How have consumer tastes evolved since you’ve started?
“The taste change has gone to hoppier stuff. The IPA growth is insane. People want hoppy beers. Which is the exact opposite of what big beer makes. It’s like anything. You eat a lot of spicy food and then it’s not that spicy anymore. And then you want to try something else. I honestly think that’s why people drink craft beer. Because people want flavor. And so next week we’re making a new flavor. A grapefruit IPA. We’re gonna try it out. And then maybe we decide, shit, that’s our new beer brand.”
(NB - Scott has a dedicated area in his brewery for piloting new ideas and new flavors. Friends, family, and employees have all tried their hand at making new flavors, many with great results. It’s a very ‘open-source’ way of doing innovation, and it also engages his fans to become part of the brand.)

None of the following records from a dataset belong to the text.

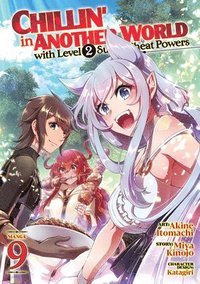 Chillin' in Another World with Level 2 Super Cheat Powers (Manga) Vol. 9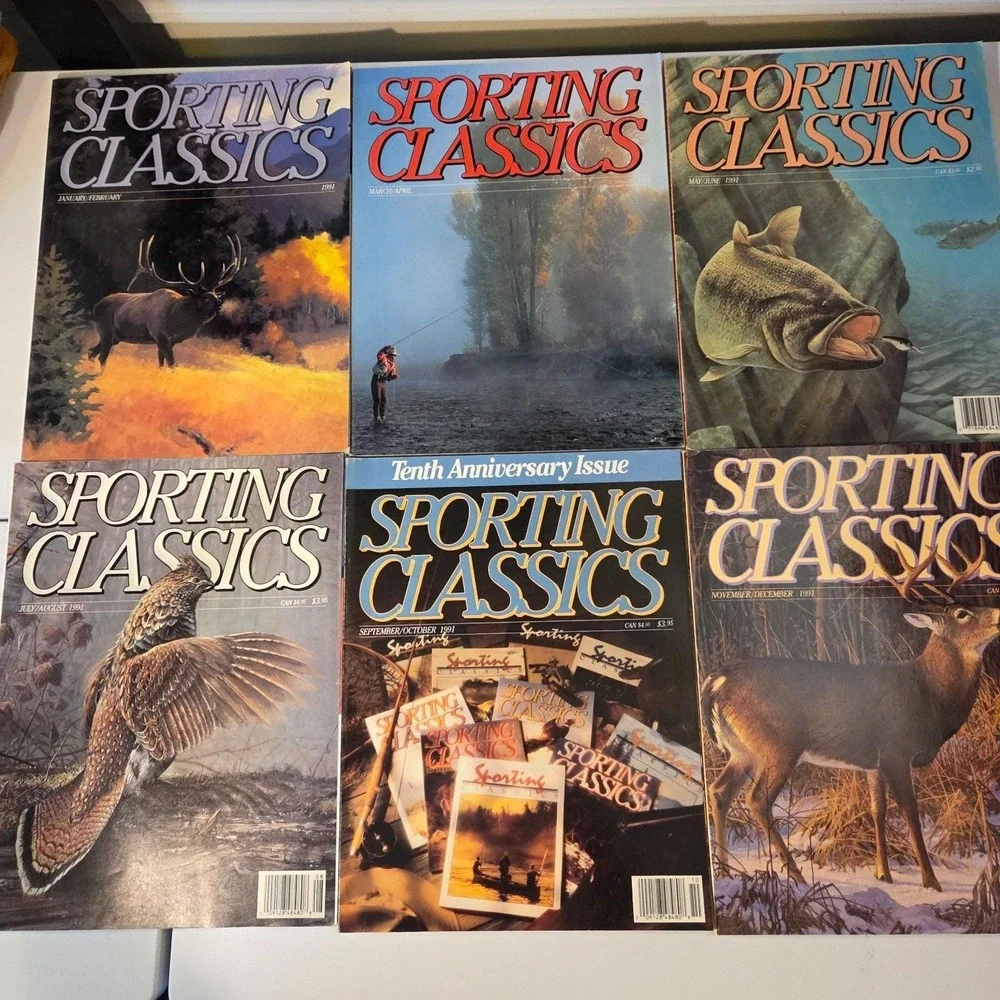 Sporting Classics Magazine 1991 Lot Of 6 Hunting &‎ Fishing Collectible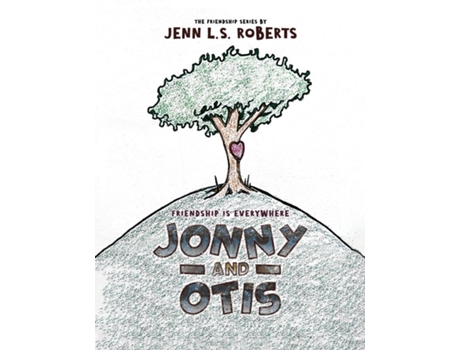 Livro Jonny and Otis Friendship is Everywhere de Jenn LS Roberts (Inglês)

What do you think is the biggest threat to the craft beer industry?
The biggest threat to this industry is truth in labeling. Blue Moon is made by Coors, Blue Point is made by Anheuser Busch, Goose Island is made by Anheuser Busch - Forget about the quality of the beer, I’m not knocking that, they can make the best beer in the world but I feel strongly that the consumer very much wants to know or has the right to know that every dollar that they spend on Goose Island or Blue Moon is going to Coors or AB InBev’s bottom line, not to some guy like me that’s sitting here working on the centrifuge, it’s going to some massive conglomerate… The consumer has the RIGHT to know... [A company] can brew 90% of their beer in Tennessee, but as long as they brew 10% in Brooklyn, they can put ‘Brewed in Brooklyn’ on every can.”
What’s the future of the market?
“That’s the million dollar question right there… I think the change is permanent. People have found a new product that they like and they’re not going back to drinking bud light all the time. Craft beer volumes will continue to grow.
If private equity keeps flooding in it’s gonna drive prices down. And the bar owners are gonna love it. But that’s gonna hurt people like me. Goose Island is a great example. You know Goose Island? A number of years ago before Anheuser Busch bought them - a keg of Goose Island IPA cost $160 bucks. Now they’re selling $90 kegs of Goose Island here and trying to steal [tap] lines from someone like me who’s selling a $160 keg of IPA. They’re going to a bar and saying, why not pay $90?”
(Often, Captain Lawrence, or any craft beer brand operating at the cost of small business, loses a tap at their local pub to a ‘craft beer’ made by ‘big beer’)
Any last advice for someone who wants to start their own brewery?
When I started this place I had no wife, no kids, no mortgage.
I got nothin’, I got nothin’ to lose.
It takes a long time to get to positive cash flow; start with a lot of money and make it somebody else’s.